Answer
$\tan ti+\frac{1}{8}(t^2+1)^4j+(\dfrac{1}{3}t^3 \ln t-\dfrac{1}{9}t^3)k+C$
Work Step by Step
Given: $\int (\sec^2 ti+t(t^2+1)^3j+t^2 \ln t k)dt$
In order to evaluate the integral we will have to integrate each component of the function individually.

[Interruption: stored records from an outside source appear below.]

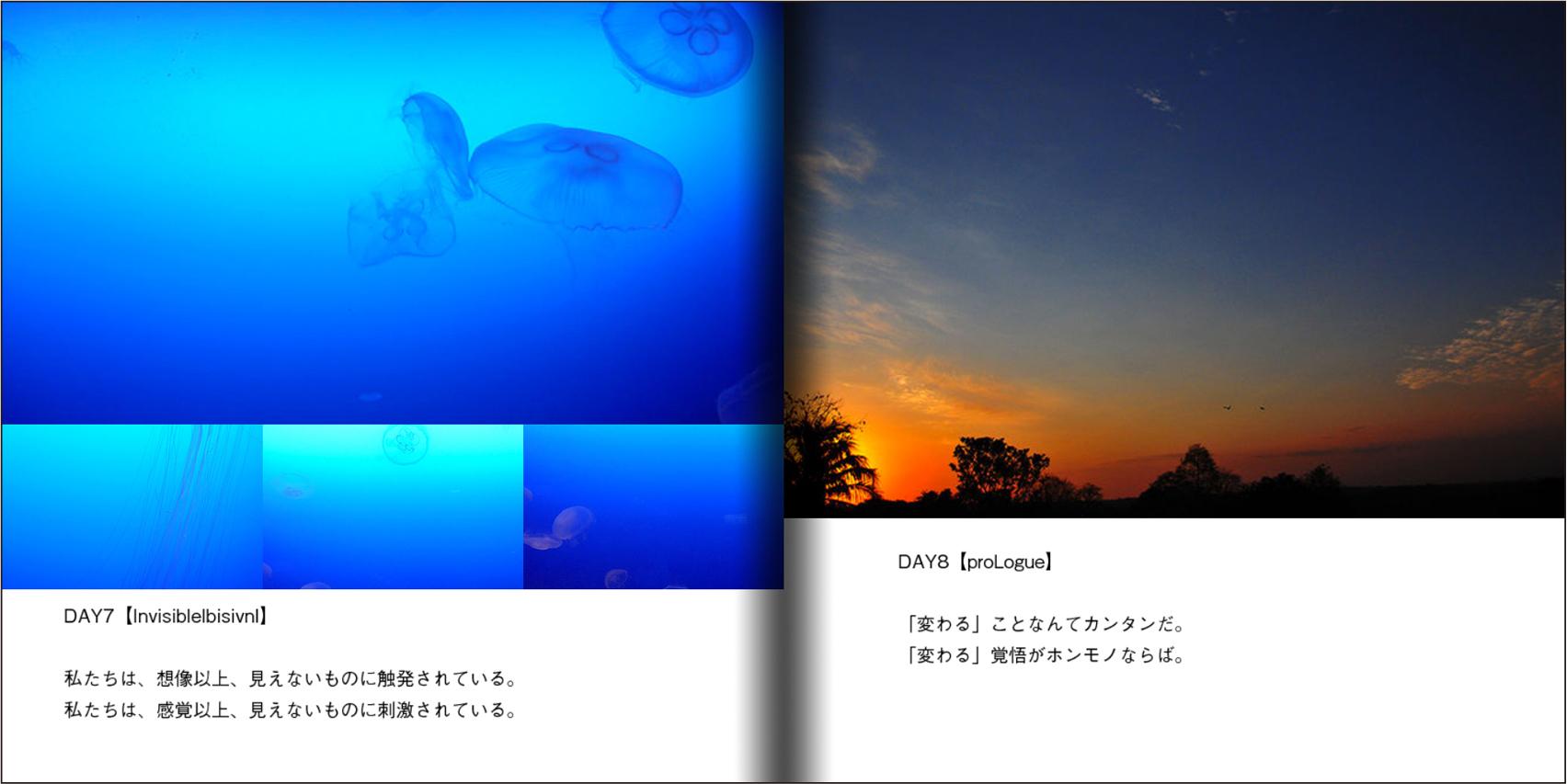 【オーダー承り〼】写真とことばの本『あなたの物語をはじめる』Maki SAEGUSA_d0018646_20065952.jpg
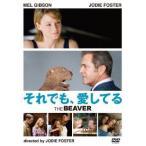 それでも、愛してる メル・ギブソン/ジョディ・フォスター DVD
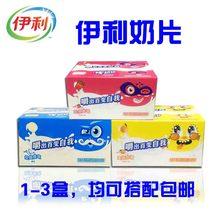 伊利奶片原味橙味草莓味160g3盒装儿童奶制品咀嚼片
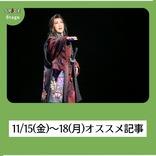 【ニュースを振り返り】11/15(金)~18(月)のオススメ舞台・クラシック記事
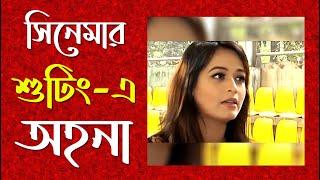 Chokher Dekha Movie- Jamuna TV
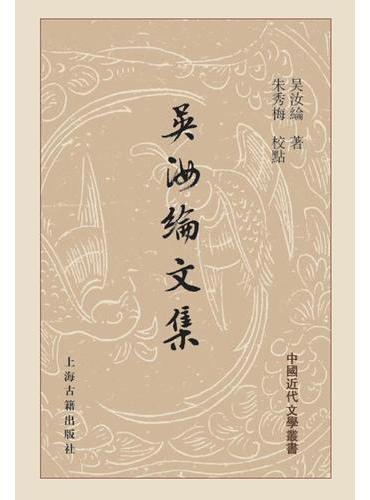 吴汝纶文集(精)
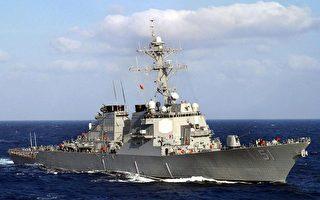 美驅逐艦將配新激光武器 改變大型海戰戰略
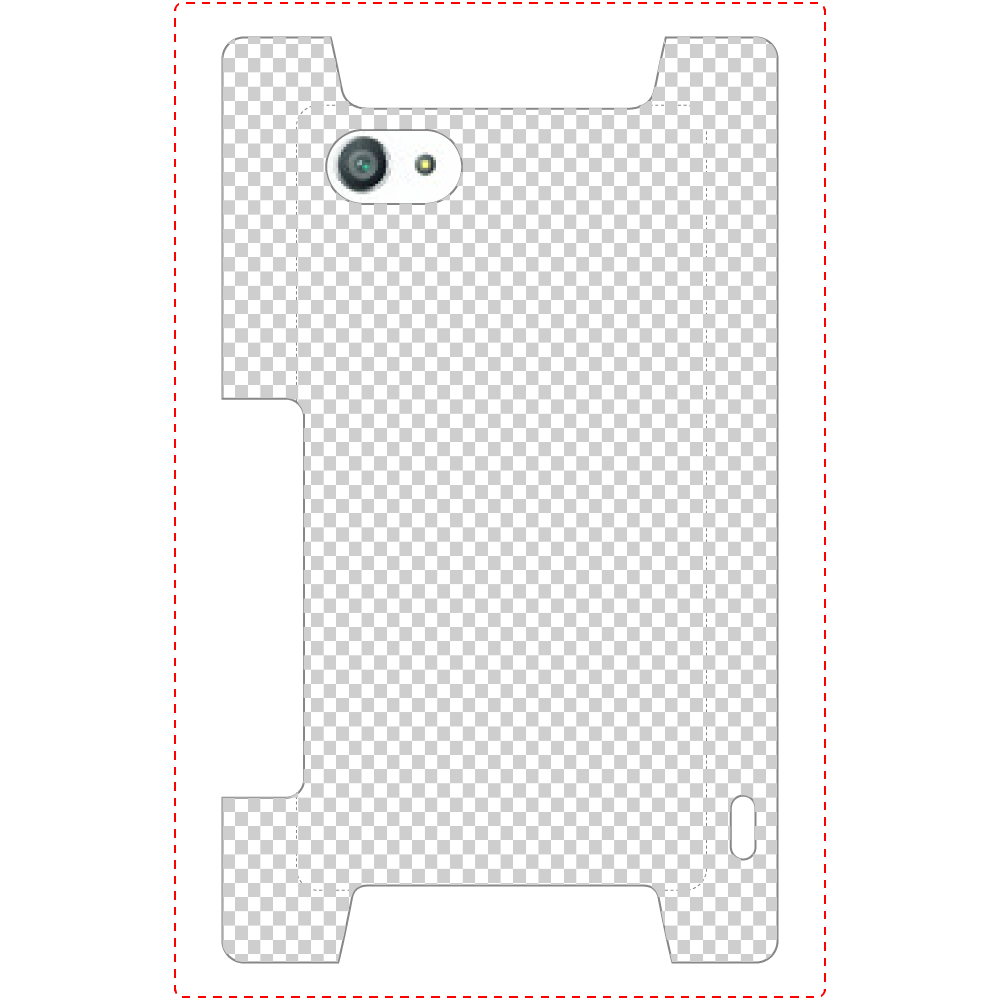 透過 Androidケース Xperia Z5 Compact(SO-02H) Xperia Z5 Compact(SO-02H)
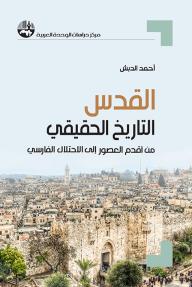 القدس : التاريخ الحقيقي من أقدم العصور إلى الاحتلال الفارسي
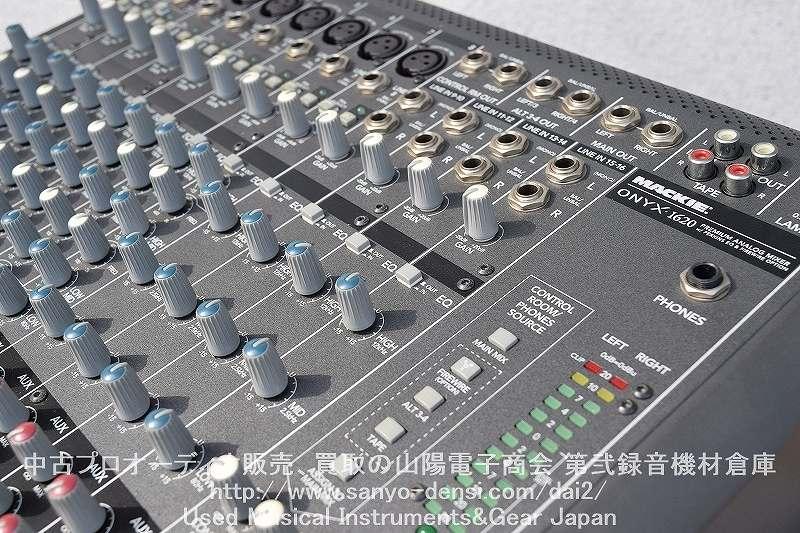 中古ミキサー MACKIE ONYX 1620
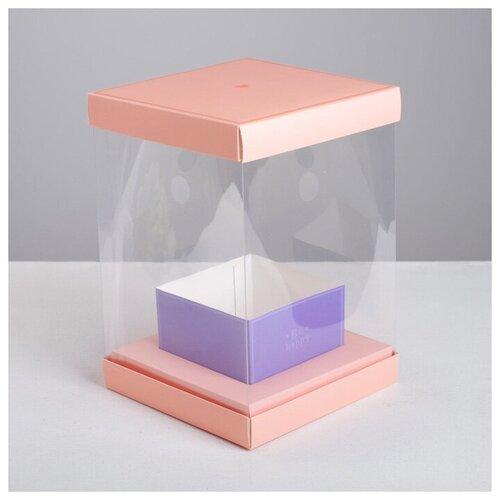 Коробка подарочная Дарите счастье С любовью 16 х 23 х 16 см розовый коробка подарочная дарите счастье с любовью для тебя 23 х 7 5 х 16 см красный белый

Let $I=\int (\sec^2 ti+t(t^2+1)^3j+t^2 \ln t k)dt$
Thus,
$I=\int \sec^2 tdti+\int t(t^2+1)^3dtj+\int t^2 \ln t dtk$
$I=\tan ti+ Aj+Bk$ ... (1)
Here, $A=\int t(t^2+1)^3dt$ and $B=\int t^2 \ln t dt$
Consider $A=\int t(t^2+1)^3dt$
suppose $p=t^2+1 \implies dp=2tdt$
Thus, $A=\frac{1}{2}\int p^3dp=\frac{1}{8}p^4=\frac{1}{8}(t^2+1)^4$
Now, consider $B=\int t^2 \ln t dt=\ln t (1/3t^3)-\int (1/3t^3) \dfrac{1}{t} dt=\dfrac{1}{3}t^3 \ln t-\dfrac{1}{9}t^3$
Plug in the values of A and B in equation (1) and we get
$I=\tan ti+\frac{1}{8}(t^2+1)^4j+(\dfrac{1}{3}t^3 \ln t-\dfrac{1}{9}t^3)k+C$
Here, C is the constant of integration.